An diesem Osterfest fällt es schwerer als in anderen Jahren, Auferstehungsfreude zu empfinden oder gar in Osterjubel zu verfallen. Massengräber in der Ukraine, auf Butschas Straßen liegende ermordete Zivilisten, vergewaltigte und dann verbrannte Frauen und vieles Schreckliche mehr sind Karfreitagsbilder, die sich nicht so leicht mit Ostereiersuche und Palmkätzchensträußen vertreiben lassen. Dieser Krieg, das wird immer deutlicher, ist nah, grauenvoll, und betrifft uns unmittelbar.

Ostern ist seit Karfreitag 1960 auch ein fester Termin der Friedensbewegung: Der erste deutsche Ostermarsch war ein Protest gegen die Stationierung von atomaren Kurzstreckenraketen. Ostern 1968 gingen bundesweit bereits rund 300 000 Menschen auf die Straße. Für eine erneute Renaissance der Ostermärsche sorgte 1979 der sogenannte NATO-Doppelbeschluss. Auch viele Christen sind der Ostermarschbewegung von jeher verbunden. Ein ungeklärter Konflikt blieb, ob sich der Protest nur gegen die Stationierung von US-Atomraketen richten sollte oder auch gegen russische.

"Stoppt den Kriegskurs der NATO"?

Nun droht der russische Diktator Wladimir Putin mit dem Einsatz von Atomwaffen, und eine Lebenslüge ist geplatzt, die die Reste der Friedens- und Ostermarschbewegung bisher zusammengehalten hat. Denn deren bisheriger "Minimalkonsens" waren die Gegnerschaft zur NATO und fatale Russland-Illusionen.

Es ist unerträglich, wenn Zeitgenossen, die die Schreckensbilder aus der Ukraine nicht ertragen, den Überfallenen zu einer möglichst raschen Kapitulation raten, wie es jüngst das Frankfurter Ostermarsch-Urgestein Willi van ­Ooyen tat. Noch im Februar hatte er mit 200 Gleichgesinnten – unter anderem Gregor Gysi, Oskar Lafontaine und Sahra Wagenknecht – einen Aufruf unter der Überschrift "Friedenspolitik statt Kriegshysterie" gestartet. Darin heißt es: "Trotz der Militärmanöver in der Nähe zur Ukraine hat Russland kein Interesse an einem Krieg." Und das Aktionsbündnis gegen die Münchner Sicherheitskonferenz forderte mit van Ooyens Unterschrift nur Tage vor dem russischen Überfall auf die Ukraine: "Stoppt den Kriegskurs der NATO-Staaten".

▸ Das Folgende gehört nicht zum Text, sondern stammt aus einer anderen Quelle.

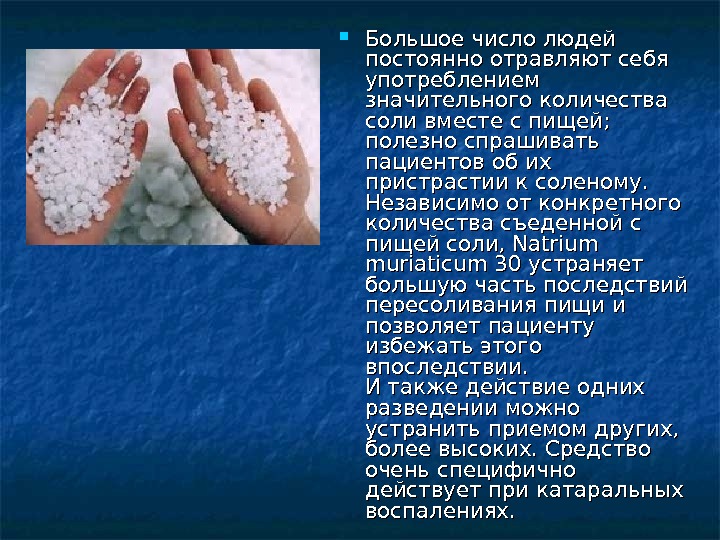 Большое число людей постоянно отравляют себя употреблением значительного количества соли вместе с пищей; полезно спрашивать пациентов об их пристрастии к соленому. Независимо от конкретного количества съеденной с пищей соли, Natrium muriaticum 30 устраняет большую часть последствий пересоливания пищи и позволяет пациенту избежать этого впоследствии.
И также действие одних разведении можно устранить приемом других, более высоких. Средство очень специфично действует при катаральных воспалениях.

Der Frieden in Europa kann nur gegen Putins Russland verteidigt werden

Nun ist nicht mehr zu leugnen: Wladimir Putin führt einen Vernichtungskrieg gegen ein Land, dessen Fehler es war, in seiner überwiegenden Mehrheit die eigene Zukunft in Europa, in Demokratie und Rechtsstaatlichkeit zu sehen.

Zu Ostern 2022 ist es Zeit aufzuwachen: Russland darf diesen Krieg nicht gewinnen. Was der Ukraine widerfährt, droht sonst auch dem Baltikum, Moldau, Polen. Und der Frieden in Europa kann nur gegen Putins Russland verteidigt werden. Zu dieser Einsicht muss – so schmerzlich es für sie sein mag – nun auch die Ostermarschbewegung kommen.